OBAMA: The more we are incentivizing high quality primary care, prevention, wellness, management of chronic illnesses — I mean one of the things that it turns out is that about 20% of the patients account for 80% of the care and the costs of the health care system. And if we can get somebody first of all who is overweight to lose weight so that they don’t become diabetic, we save tons of money.
RUSH: Bingo, and that’s exactly what he is going to have the power to do. That’s the kind of power he’s looking for. Once they get this, you know, Mona Charen in her syndicated column today said this is the ball game. Obama’s health care is the ball game. If he gets this, this never gets rolled back. If he gets this, virtually every behavior that we engage in could be subject to regulation based on its cost to health care. Now, this statistic, 20% of the patients account for 80% of the care. Would he care to tell us the age of that 20%? Because I will guarantee you that the bulk of that 20% are people who have fewer years ahead of them than they have lived. I’m not being insulting here. I’m just saying most of our expensive health care comes as we approach the end of life. Fact of life. That ought to tell us right there where we need to stop spending money on health care. This public option versus the private option, look, all they’re going to do is be expanding Medicare. That’s all they’re going to do, folks, is Medicare is going to be expanded to where everybody has to use it, even if you have a private option, even if you’re able to go out and buy private insurance, you’re still going to have to opt into the Medicare program. That’s the objective.
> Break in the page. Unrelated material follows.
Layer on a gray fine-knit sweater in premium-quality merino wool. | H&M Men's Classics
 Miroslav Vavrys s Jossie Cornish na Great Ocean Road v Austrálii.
Now, Obama said in a previous sound bite that we played that Great Britain has a system of socialized medicine, and nobody is talking about doing that. As I said, I really don’t like this man putting me in a position to have to accuse him of lying, I don’t like saying that about the president of the United States, but one of his first acts upon taking office was to provide $1.1 billion through the Porkulus bill for a national health care board that was designed to oversee the effectiveness of health services modeled after the UK’s National Institute for Clinical Excellence. One-point-one billion was spent to create an identical type of bureaucracy that the UK has, the United Kingdom, Britain, in its health care program. He also entitled the Federal Coordinating Council for Comparative Effectiveness Research. Its description side steps its intent of cost containment, noting that it will coordinate the conduct or support of comparative effectiveness and related health services research. As the bill was passed without legislators reading it, the Porkulus bill, let alone studying it, many concerns have been raised since its passage both in the political and public realms regarding exactly what and who this comparative effectiveness research will analyze and how those results are going to be implemented or enforced.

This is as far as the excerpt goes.